▶ **Supplied information**
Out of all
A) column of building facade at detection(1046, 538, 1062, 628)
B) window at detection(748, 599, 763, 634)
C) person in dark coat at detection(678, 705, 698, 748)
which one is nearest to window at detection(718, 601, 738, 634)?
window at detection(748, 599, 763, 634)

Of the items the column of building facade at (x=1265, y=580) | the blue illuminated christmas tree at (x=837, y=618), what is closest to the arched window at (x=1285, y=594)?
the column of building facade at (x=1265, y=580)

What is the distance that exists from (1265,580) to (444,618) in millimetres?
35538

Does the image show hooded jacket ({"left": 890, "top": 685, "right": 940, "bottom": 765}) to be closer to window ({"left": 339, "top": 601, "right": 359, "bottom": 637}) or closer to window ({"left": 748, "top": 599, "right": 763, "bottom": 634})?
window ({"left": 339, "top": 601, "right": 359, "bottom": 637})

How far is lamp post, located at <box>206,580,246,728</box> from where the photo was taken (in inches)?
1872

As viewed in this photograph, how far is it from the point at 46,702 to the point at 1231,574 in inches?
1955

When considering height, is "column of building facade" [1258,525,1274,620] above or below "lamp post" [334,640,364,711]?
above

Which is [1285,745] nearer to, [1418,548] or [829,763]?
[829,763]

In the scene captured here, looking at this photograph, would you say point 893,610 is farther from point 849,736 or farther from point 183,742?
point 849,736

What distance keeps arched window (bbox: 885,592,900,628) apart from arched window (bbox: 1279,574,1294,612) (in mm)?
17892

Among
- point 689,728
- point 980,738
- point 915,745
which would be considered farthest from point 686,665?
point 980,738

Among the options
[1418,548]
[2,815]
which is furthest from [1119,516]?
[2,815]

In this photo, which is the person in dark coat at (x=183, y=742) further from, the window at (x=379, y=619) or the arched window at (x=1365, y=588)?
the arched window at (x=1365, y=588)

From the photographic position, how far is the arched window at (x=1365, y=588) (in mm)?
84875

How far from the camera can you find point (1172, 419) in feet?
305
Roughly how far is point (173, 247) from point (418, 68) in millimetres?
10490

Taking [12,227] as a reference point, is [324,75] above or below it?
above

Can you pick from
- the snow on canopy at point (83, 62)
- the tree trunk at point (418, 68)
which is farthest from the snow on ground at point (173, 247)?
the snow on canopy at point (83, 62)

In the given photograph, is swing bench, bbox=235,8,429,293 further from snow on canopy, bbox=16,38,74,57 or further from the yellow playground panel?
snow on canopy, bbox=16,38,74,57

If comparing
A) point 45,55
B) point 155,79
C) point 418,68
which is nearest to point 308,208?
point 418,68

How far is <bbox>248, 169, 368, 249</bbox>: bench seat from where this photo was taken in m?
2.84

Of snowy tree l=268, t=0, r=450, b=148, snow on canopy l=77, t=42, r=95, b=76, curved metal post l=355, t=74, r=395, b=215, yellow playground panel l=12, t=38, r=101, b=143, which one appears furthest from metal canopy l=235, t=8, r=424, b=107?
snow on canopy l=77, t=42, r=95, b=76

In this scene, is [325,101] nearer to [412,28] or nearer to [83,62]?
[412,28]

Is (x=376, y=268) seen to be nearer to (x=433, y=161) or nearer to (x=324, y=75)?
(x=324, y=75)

▶ **The problem**
Rewrite the entries from the line that contains "Is (x=376, y=268)" through the end of the entries, keeping the requests unchanged but raising every coordinate in the answers by 132.

▶ **Finished exercise**
Is (x=376, y=268) seen to be nearer to (x=433, y=161) or nearer to (x=324, y=75)?
(x=456, y=207)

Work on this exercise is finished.